Sono stata accudente più che stimolante.
Sono stata uterina più che coinquilina.
Di nonna in donna ho mutuato credenze e comportamenti che forse oggi sono poco funzionali, d'altronde a poco servono i rimorsi del passato: sono stata ciò che sono stata, di più non sapevo o non potevo o non volevo essere. E va bene così. Ho ereditato tanto. Tantissimo. Meraviglie le definisco oggi perché mi sento finalmente livera di esprimerle senza vergogna.
Siamo libere, ricordalo, figlia mia.
Siamo libere di interpretare i nostri ruoli come meglio crediamo.
Siamo libere di esistere e cambiare come meglio ci pare.
Sentiti libera, alzati in piedi, apri le braccia, gira su te stessa: nessuna catena, nessuna spazio più contenerti.
Sei libera, libera di esser donna. Libera di vestire tutti i panni che vorrai.
Libera di essere la donna che amerai e a volte odierai.
La donna che ti incanterà e ti deluderà.
La donna con la gonna, anche se sotto ha pantaloni di pelle umana.
Donna che piange, di gioia e di dolore.
Donna che si innamora anche del proprio errore.
Donna che si inventa e si reinventa e si reinventa all’infinito, perché “siamo così, dolcemente complicate e certe giornate strane lascia stare…”
Sii quella donna che vorresti affianco, forte abbastanza da correrti dietro se vai troppo avanti o di illuminarti la strada quando è troppo buia.
Sii quella donna che osa sognare quando oltrepassa la vergogna di doversi giudicare.
Sii libera di sperimentare, di cambiare, di vincere e di perdere. Sopratutto, di perdere, perdere il controllo.
“Le occasioni vanno colte. Le follie vanno fatte: questo è quello che ti auguro di ricordare sempre. Vivi e respira come una donna”
Me l’hai scritto tu, non io, anche se io non avrei potuto augurarmi nulla di più profondo e vero.
Non avrei potuto augurarti nulla di meglio: vivi e respira come una donna e ricorda che le occasioni vanno colte, le follie vanno fatte.
Vivi con l'entusiasmo e la creatività di una donna, respira profondamente la magia che incarni.
Radicati forte e maestosa, come la mimosa, e risplendi tenera e luminosa come il suo fiore.
Perché - vedi -, abbiamo tutto per fiorire e rifiorire e rifiorire, quando ci ricordiamo di aver cura del nostro corpo di donna, creato per generare, non per lottare.
Potiamone i rami secchi, riconosciamone le gemme, accarezziamone l'anima, così forte, così fragile.

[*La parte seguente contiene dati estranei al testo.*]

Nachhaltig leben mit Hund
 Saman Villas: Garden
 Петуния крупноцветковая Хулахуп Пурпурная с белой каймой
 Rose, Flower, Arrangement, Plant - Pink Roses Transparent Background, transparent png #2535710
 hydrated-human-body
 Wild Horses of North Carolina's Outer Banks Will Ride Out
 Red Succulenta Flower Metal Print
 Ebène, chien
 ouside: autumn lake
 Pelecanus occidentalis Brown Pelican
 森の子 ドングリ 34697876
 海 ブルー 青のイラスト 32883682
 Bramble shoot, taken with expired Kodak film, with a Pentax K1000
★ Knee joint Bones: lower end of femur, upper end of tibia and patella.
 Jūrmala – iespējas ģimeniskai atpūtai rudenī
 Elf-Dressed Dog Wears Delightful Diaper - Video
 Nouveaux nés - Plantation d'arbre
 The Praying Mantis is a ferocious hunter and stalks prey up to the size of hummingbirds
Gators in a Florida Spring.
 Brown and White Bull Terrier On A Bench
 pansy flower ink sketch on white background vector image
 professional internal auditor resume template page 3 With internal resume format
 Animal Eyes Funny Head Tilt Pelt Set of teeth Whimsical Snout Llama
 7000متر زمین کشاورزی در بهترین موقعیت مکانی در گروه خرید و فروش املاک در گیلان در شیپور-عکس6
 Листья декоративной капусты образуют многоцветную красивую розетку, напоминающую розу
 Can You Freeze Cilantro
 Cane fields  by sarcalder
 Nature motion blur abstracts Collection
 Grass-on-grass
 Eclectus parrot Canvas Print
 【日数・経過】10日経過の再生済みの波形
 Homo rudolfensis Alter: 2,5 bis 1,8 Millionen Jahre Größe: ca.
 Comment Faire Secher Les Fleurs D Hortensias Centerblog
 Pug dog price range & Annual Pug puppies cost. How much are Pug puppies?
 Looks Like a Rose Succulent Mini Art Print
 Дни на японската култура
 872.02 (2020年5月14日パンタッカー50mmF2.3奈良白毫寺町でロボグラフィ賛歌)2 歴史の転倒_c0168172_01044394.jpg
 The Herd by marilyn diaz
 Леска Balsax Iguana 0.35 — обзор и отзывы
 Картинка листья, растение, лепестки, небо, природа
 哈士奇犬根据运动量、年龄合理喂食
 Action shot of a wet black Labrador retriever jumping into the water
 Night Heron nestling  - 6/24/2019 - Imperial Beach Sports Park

Il nostro corpo è sensitivo senziente: percepisce ogni vibrazione, vive per te, con te, che ti piaccia o no.
Sai, alla tua età cercavo di ignorarlo, il mio corpo. Anzi, a essere sincera proprio lo odiavo, tanto mi imbarazzava: troppo tondo, troppo piatto, troppo rosso, troppo pallido. Avrei potuto essere la Barbie dei miei sogni e me ne sarei vergognata ugualmente. Perché l’insoddisfazione era il mio pane, la ricerca la mia pena, la lotta la mia rivoluzione.
Poi ho deposto le armi, riconoscendomi il piacere di abitare questo corpo, di farmelo alleato per sostenere i pesi della vita.
Ho imparato a conoscerlo, riconoscendone la perfezione, non d’aspetto ma di complessità: una macchina incredibile, con ogni cellula connessa alle altre, un sistema idraulico e meccanico da far arrossire Da Vinci e soprattutto la capacità di esprimersi ben prima che lo faccia la testa.
Così ho iniziato ad ascoltarlo, persino a chiedergli ragione dei dolori che ogni tanto facevano capolino. E sai cosa mi ha risposto? “Sei una donna, generata da una donna, generata da un’altra donna. Un filo infinito di donne legate dalla capacità di prendersi cura”.
È intriso nelle nostre cellule, nella nostra energia.
Di fiore in fiore e di colore in colore, vivi e respira come una donna, amore mio, iniziando a prenderti cura di te, prima che di tutti gli altri.
Vivi e amati come una donna, perché in te già riconosco una grande Donna.
Vivi e prenditi cura della tua giovane donna, lo sai fare, non ti preoccupare, dietro la cortina della vulnerabilità si nasconde la nostra forza. La nostra vera forza: (ri)generare, (ri)generarci.
Auguri a te Marghe, a Viola, alla mamma, a Suso, a Claudia e a tutte le donne.